### DATOS DEL EJERCICIO

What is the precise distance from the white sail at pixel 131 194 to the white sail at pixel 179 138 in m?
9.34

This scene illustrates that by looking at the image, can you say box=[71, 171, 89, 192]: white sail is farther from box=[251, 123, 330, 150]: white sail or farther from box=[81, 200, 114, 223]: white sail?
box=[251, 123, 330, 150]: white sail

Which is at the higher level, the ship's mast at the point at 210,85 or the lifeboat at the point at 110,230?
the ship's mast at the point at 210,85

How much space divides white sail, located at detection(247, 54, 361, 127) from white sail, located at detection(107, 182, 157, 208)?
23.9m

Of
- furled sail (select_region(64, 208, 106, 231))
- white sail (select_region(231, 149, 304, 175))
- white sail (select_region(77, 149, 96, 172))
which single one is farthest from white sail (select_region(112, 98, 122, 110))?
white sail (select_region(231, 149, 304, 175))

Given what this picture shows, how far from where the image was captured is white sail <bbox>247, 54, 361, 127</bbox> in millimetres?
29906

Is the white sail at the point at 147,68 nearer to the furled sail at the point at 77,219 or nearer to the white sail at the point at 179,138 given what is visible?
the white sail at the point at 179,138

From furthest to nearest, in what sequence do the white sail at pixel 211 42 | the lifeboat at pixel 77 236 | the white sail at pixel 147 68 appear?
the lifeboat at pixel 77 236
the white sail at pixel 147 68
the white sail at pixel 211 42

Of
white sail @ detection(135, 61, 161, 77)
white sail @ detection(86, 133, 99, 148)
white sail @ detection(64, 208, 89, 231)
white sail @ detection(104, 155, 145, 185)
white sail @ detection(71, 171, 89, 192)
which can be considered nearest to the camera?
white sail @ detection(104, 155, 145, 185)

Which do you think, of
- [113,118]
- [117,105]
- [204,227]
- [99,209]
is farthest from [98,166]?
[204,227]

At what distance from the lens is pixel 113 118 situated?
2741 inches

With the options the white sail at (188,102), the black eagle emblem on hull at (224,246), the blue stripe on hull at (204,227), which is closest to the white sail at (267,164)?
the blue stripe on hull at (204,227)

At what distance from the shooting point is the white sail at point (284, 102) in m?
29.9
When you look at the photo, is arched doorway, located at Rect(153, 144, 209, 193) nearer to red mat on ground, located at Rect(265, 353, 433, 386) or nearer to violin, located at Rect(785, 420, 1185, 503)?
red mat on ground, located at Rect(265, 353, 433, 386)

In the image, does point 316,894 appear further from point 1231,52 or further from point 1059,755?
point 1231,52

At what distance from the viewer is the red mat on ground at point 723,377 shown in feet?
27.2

######

→ **TAREA A REALIZAR**
Presenta como CSV de dos columnas, "texto" y "respuesta", el tramo del material que va desde la línea que contiene "At what distance from the viewer" hasta el final del material, ambos extremos incluidos. Pon una fila por cada par de texto y respuesta, con cada valor en un campo entre comillas y los saltos de línea cambiados por espacios.

→ **SOLUCIÓN DE LA TAREA**
texto,respuesta
"At what distance from the viewer is the red mat on ground at point 723,377 shown in feet?","27.2"